Text extract:
The objective of this study was to conduct a model experiment, in which PVDs with lengths of 0.6 and 1.2 m were embedded in even subsoil and compare the resulting vacuum pressures, pore water pressures, settlements, and other key parameters measured under vacuum preloading. In addition, water contents, vane shear strengths, and degrees of consolidation were determined after stopping the vacuum pump, and the differences between the results of these two model experiments obtained for the upper and lower soil layers were compared. Similar tests were performed for practical engineering applications by embedding 6 m and 15 m PVDs into multilayer subsoil to determine the similarities and differences between the consolidation parameters of the even and multilayer subsoils.
2. Laboratory Model Experiment
The subsoil tested in the laboratory model experiment was picked up from the new district of the Oujiang Estuary using a large container and mixed with an electrically operated mechanical mixer to ensure the uniformity of the soil properties. Table 1 lists some typical soil characteristics indicating that the utilized subsoil was extremely soft, had relatively large water content and liquid limit, and possessed considerably low shear strength.

Given request:
Update the vacuum preloading text from "2. Laboratory Model" up to and including "low shear strength." by replacing "mechanical mixer" with "mechanical stirrer".

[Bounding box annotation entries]
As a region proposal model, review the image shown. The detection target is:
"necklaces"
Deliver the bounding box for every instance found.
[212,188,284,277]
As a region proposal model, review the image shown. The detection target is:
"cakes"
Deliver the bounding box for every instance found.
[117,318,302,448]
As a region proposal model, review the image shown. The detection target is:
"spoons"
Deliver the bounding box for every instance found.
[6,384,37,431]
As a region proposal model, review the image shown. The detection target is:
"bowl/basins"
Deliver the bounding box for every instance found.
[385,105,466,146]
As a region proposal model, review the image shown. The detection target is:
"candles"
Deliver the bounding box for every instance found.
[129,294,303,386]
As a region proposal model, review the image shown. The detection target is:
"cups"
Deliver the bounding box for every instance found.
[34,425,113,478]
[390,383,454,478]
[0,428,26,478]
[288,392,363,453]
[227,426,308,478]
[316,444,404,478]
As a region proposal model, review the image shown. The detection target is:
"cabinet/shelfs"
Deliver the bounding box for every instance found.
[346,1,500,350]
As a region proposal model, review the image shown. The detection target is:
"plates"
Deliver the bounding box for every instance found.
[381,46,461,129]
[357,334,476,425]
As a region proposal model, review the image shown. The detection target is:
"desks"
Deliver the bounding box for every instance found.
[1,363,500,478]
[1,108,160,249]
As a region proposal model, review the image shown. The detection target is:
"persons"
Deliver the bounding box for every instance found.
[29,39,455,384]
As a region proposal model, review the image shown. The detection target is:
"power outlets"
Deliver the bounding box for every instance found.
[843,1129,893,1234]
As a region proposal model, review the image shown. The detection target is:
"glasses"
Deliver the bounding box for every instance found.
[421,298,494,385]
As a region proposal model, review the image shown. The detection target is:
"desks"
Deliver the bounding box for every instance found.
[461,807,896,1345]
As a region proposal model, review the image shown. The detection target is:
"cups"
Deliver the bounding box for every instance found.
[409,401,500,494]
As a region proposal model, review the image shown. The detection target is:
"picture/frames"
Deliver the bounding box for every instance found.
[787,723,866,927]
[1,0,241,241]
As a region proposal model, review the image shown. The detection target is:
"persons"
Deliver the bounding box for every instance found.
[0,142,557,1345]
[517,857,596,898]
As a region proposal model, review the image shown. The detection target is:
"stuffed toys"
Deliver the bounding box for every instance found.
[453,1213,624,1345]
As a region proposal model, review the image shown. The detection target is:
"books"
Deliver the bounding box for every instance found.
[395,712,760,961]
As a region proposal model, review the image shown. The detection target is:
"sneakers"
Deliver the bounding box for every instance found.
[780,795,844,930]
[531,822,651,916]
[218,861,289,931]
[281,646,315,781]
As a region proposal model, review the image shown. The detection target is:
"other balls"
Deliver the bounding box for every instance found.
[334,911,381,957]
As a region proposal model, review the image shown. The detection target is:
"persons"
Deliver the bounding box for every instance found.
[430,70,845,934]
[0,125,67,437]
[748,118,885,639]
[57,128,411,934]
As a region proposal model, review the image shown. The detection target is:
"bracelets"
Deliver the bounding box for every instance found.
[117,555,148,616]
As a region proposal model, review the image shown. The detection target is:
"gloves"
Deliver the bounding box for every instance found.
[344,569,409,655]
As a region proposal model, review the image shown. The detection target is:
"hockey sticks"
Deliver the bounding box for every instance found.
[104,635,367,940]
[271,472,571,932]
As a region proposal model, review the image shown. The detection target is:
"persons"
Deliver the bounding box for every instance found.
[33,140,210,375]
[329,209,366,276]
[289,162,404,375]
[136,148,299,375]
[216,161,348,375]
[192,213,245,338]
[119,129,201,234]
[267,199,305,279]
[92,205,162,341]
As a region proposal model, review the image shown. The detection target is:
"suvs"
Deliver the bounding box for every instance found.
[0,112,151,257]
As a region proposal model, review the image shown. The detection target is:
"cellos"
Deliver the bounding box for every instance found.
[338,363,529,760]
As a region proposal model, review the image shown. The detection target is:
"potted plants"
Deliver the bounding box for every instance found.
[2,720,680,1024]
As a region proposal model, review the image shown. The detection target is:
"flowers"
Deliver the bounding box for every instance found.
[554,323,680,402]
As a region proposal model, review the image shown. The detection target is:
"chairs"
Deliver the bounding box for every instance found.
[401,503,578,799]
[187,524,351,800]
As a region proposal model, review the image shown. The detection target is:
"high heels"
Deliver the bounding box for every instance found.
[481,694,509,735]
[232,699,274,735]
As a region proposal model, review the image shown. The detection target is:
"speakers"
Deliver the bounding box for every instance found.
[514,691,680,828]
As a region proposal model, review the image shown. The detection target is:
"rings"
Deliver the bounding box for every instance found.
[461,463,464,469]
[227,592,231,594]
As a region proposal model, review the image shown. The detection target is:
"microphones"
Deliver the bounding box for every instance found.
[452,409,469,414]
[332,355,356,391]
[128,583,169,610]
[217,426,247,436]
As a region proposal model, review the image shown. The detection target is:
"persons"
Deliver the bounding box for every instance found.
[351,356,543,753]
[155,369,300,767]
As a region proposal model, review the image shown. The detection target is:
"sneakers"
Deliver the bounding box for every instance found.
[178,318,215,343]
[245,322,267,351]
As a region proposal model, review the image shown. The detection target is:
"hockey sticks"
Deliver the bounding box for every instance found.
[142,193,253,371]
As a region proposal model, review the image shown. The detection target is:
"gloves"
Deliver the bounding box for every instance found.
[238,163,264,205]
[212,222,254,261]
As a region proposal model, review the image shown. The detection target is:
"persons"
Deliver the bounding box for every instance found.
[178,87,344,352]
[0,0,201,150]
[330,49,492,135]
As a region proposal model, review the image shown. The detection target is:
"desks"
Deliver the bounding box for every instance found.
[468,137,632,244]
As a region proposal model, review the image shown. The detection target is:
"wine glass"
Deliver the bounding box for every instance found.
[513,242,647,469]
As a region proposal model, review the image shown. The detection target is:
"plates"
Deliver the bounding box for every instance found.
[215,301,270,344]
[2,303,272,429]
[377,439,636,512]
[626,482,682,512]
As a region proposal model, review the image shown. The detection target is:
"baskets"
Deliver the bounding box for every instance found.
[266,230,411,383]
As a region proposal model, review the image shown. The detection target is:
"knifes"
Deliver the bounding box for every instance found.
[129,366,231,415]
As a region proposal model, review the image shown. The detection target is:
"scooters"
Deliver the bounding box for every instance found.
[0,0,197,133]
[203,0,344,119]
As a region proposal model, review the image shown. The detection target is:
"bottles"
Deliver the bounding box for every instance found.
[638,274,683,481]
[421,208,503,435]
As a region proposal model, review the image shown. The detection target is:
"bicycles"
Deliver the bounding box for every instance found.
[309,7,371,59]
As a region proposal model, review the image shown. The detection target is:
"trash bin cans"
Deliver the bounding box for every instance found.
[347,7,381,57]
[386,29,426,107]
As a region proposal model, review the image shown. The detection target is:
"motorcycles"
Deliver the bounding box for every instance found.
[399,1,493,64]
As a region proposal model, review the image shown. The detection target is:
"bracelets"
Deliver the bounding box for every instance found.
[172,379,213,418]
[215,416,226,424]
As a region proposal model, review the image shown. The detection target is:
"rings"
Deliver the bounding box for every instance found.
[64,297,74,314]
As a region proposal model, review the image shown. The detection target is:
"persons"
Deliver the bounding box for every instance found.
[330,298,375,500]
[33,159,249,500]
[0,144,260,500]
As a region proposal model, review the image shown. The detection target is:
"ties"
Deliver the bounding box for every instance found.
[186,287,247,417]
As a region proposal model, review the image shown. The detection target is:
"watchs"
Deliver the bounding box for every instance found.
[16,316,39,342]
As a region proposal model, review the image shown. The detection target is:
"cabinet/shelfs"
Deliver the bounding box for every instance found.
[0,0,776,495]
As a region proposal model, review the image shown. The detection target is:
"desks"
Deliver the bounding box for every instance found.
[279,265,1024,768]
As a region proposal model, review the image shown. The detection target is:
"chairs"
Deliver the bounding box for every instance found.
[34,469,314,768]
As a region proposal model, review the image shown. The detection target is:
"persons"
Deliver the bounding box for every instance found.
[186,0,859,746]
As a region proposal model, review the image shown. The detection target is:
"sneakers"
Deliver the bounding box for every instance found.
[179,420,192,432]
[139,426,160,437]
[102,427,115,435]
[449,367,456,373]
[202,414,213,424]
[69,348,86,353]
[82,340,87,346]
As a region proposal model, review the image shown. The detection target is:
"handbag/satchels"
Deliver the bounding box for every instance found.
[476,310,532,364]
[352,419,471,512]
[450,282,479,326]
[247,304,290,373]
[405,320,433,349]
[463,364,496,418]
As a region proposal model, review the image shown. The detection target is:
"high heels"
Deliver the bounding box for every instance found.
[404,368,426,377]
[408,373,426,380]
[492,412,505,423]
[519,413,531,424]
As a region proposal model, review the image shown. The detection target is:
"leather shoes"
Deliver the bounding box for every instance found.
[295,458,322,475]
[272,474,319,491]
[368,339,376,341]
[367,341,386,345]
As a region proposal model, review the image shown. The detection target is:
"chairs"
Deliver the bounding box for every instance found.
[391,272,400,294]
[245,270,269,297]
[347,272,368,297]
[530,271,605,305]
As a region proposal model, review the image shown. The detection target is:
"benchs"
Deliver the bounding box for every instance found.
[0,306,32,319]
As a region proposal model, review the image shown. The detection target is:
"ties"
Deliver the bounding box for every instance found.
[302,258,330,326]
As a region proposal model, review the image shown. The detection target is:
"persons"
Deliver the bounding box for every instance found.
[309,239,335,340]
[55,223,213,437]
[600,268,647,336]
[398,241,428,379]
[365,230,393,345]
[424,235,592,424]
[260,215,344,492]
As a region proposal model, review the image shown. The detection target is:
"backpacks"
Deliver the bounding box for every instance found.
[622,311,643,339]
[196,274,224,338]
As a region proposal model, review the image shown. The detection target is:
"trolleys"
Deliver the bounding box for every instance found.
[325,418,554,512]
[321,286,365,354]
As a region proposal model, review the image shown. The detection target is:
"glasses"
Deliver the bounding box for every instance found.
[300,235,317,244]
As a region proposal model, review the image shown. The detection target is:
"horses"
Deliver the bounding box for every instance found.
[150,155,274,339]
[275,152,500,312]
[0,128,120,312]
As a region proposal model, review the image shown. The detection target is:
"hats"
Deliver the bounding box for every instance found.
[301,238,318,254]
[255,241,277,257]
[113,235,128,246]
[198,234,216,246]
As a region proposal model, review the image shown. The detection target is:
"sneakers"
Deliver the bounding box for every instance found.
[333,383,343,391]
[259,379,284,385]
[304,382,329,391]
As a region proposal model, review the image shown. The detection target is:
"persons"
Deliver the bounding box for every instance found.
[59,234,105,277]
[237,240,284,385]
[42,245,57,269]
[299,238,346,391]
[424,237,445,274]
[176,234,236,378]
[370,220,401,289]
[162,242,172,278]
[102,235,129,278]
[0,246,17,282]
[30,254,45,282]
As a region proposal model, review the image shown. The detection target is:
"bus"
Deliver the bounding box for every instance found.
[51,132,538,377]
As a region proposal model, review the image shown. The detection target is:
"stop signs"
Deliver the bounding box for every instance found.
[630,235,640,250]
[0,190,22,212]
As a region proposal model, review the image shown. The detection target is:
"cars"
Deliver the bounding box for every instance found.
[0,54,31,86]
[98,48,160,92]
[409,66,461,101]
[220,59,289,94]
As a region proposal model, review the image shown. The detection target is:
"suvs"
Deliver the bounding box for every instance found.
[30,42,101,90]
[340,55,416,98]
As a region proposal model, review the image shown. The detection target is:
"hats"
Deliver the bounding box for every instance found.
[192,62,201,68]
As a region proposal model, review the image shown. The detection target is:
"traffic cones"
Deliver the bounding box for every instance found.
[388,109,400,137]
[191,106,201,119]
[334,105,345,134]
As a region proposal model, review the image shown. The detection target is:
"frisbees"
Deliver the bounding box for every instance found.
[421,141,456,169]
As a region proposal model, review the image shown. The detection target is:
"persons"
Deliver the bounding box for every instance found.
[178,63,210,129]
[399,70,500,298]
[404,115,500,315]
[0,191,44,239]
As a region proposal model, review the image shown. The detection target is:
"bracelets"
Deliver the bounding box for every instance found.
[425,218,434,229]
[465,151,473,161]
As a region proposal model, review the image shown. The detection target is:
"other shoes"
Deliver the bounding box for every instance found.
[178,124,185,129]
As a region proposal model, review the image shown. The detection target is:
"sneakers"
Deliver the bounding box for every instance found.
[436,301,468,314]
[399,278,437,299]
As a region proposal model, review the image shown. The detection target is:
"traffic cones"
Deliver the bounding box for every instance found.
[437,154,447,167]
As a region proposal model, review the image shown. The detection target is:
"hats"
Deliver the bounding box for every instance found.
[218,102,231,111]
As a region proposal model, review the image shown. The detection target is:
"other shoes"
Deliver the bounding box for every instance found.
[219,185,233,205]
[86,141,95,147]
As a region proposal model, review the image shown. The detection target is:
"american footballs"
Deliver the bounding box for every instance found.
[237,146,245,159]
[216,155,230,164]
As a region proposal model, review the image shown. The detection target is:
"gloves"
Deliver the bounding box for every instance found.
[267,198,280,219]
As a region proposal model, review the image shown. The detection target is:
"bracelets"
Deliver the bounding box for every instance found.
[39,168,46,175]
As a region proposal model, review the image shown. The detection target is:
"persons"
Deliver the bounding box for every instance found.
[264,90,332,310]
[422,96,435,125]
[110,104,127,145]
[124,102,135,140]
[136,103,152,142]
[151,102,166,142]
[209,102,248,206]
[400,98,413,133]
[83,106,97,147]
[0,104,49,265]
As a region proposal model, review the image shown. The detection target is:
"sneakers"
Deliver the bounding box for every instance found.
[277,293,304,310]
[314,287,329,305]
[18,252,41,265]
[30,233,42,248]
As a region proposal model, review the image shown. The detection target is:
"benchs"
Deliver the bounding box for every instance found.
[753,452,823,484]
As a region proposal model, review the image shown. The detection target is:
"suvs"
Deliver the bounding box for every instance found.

Task solution:
2. Laboratory Model Experiment
The subsoil tested in the laboratory model experiment was picked up from the new district of the Oujiang Estuary using a large container and mixed with an electrically operated mechanical stirrer to ensure the uniformity of the soil properties. Table 1 lists some typical soil characteristics indicating that the utilized subsoil was extremely soft, had relatively large water content and liquid limit, and possessed considerably low shear strength.